● **Text excerpt**:
From Omnireboot.com:
DIscognition Author Steven Shaviro Discusses Science Fiction and its Role in Human Consciousness
My new book, Discognition, looks at science fiction in order to think about questions of consciousness. Each of us knows that he or she is conscious; and most of us take it for granted that not only human beings are conscious, but animals like dogs and cats are as well. But how far downwards does consciousness go? Are lobsters conscious? Are trees? Are bacteria? We don't really know. But the enigmas go further. We don't even understand our own intelligence and mental activity. We live in a golden age of neuroscience; every year, we learn more and more about the functioning of the brain. And yet, despite this accumulation of knowledge, nobody really knows what consciousness is, or how it works. Philosophers and scientists disagree on even the most basic issues. We have no idea how to get from the brain to the mind: from electrochemical processes in our neurons to things like feelings and thoughts and experiences.


In such a situation, maybe science fiction can help. In Discognition, I approach these basic questions through novels and stories by five contemporary science fiction authors: Maureen McHugh, Ted Chiang, Scott Bakker, Michael Swanwick, and Peter Watts. These writers speculate about human intelligence, artificial (machine) intelligence, and alien intelligence.

● **Requirement**:
Rewrite the passage about Discognition from "In such a situation, maybe" to "and alien intelligence.", substituting "speculative fiction" for each occurrence of "science fiction".

● **Source information**:
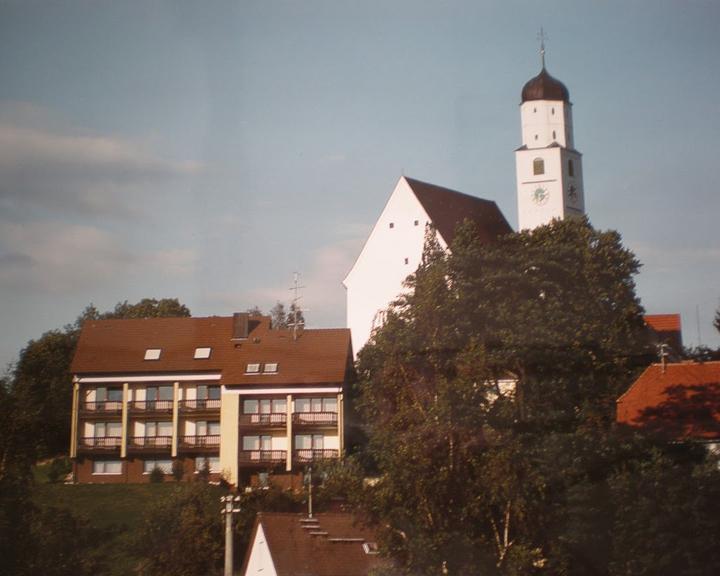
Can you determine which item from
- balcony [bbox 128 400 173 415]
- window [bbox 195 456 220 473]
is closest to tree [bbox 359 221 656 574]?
window [bbox 195 456 220 473]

● **Exercise response**:
In such a situation, maybe speculative fiction can help. In Discognition, I approach these basic questions through novels and stories by five contemporary speculative fiction authors: Maureen McHugh, Ted Chiang, Scott Bakker, Michael Swanwick, and Peter Watts. These writers speculate about human intelligence, artificial (machine) intelligence, and alien intelligence.